====== Supplied material ======

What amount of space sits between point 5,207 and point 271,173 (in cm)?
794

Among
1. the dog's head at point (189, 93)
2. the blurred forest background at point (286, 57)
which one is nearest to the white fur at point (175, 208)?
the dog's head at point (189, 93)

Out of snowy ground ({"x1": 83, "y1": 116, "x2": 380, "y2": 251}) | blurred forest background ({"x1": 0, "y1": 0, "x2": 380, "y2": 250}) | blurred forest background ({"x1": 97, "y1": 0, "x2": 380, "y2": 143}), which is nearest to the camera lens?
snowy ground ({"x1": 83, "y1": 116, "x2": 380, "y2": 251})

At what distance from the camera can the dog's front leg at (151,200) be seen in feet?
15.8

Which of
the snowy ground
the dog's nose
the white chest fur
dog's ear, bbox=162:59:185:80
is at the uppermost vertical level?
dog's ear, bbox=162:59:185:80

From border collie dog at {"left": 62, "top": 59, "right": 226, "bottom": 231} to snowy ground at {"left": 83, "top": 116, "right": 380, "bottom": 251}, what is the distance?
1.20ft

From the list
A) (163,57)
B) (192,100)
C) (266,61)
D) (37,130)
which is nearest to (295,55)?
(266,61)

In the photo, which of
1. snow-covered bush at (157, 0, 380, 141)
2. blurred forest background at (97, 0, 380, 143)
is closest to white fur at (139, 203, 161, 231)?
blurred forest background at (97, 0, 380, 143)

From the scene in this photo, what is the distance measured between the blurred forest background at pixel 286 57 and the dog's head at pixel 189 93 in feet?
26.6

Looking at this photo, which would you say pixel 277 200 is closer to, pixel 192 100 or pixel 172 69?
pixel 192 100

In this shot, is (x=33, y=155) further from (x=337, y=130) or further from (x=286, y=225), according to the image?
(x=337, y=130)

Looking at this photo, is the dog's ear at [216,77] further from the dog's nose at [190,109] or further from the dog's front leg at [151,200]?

======

> [Task instructions]
Copy out all of the rows above once more, word for word and character for character, with nothing changed.

> [Output]
What amount of space sits between point 5,207 and point 271,173 (in cm)?
794

Among
1. the dog's head at point (189, 93)
2. the blurred forest background at point (286, 57)
which one is nearest to the white fur at point (175, 208)?
the dog's head at point (189, 93)

Out of snowy ground ({"x1": 83, "y1": 116, "x2": 380, "y2": 251}) | blurred forest background ({"x1": 0, "y1": 0, "x2": 380, "y2": 250}) | blurred forest background ({"x1": 97, "y1": 0, "x2": 380, "y2": 143}), which is nearest to the camera lens?
snowy ground ({"x1": 83, "y1": 116, "x2": 380, "y2": 251})

At what distance from the camera can the dog's front leg at (151,200) be seen in feet?
15.8

Which of
the snowy ground
the dog's nose
the white chest fur
dog's ear, bbox=162:59:185:80
is at the uppermost vertical level?
dog's ear, bbox=162:59:185:80

From border collie dog at {"left": 62, "top": 59, "right": 226, "bottom": 231} to snowy ground at {"left": 83, "top": 116, "right": 380, "bottom": 251}, what is the distance?
1.20ft

From the list
A) (163,57)
B) (192,100)
C) (266,61)
D) (37,130)
which is nearest to (295,55)?
(266,61)

In the photo, which of
1. snow-covered bush at (157, 0, 380, 141)
2. blurred forest background at (97, 0, 380, 143)
is closest to white fur at (139, 203, 161, 231)?
blurred forest background at (97, 0, 380, 143)

From the scene in this photo, what is the distance measured between the blurred forest background at pixel 286 57 and the dog's head at pixel 189 93 in feet?
26.6

Looking at this photo, which would you say pixel 277 200 is closer to, pixel 192 100 or pixel 172 69?
pixel 192 100

In this shot, is (x=33, y=155) further from (x=337, y=130) or further from (x=286, y=225), according to the image?
(x=337, y=130)

Looking at this photo, is the dog's ear at [216,77] further from the dog's nose at [190,109] or further from the dog's front leg at [151,200]?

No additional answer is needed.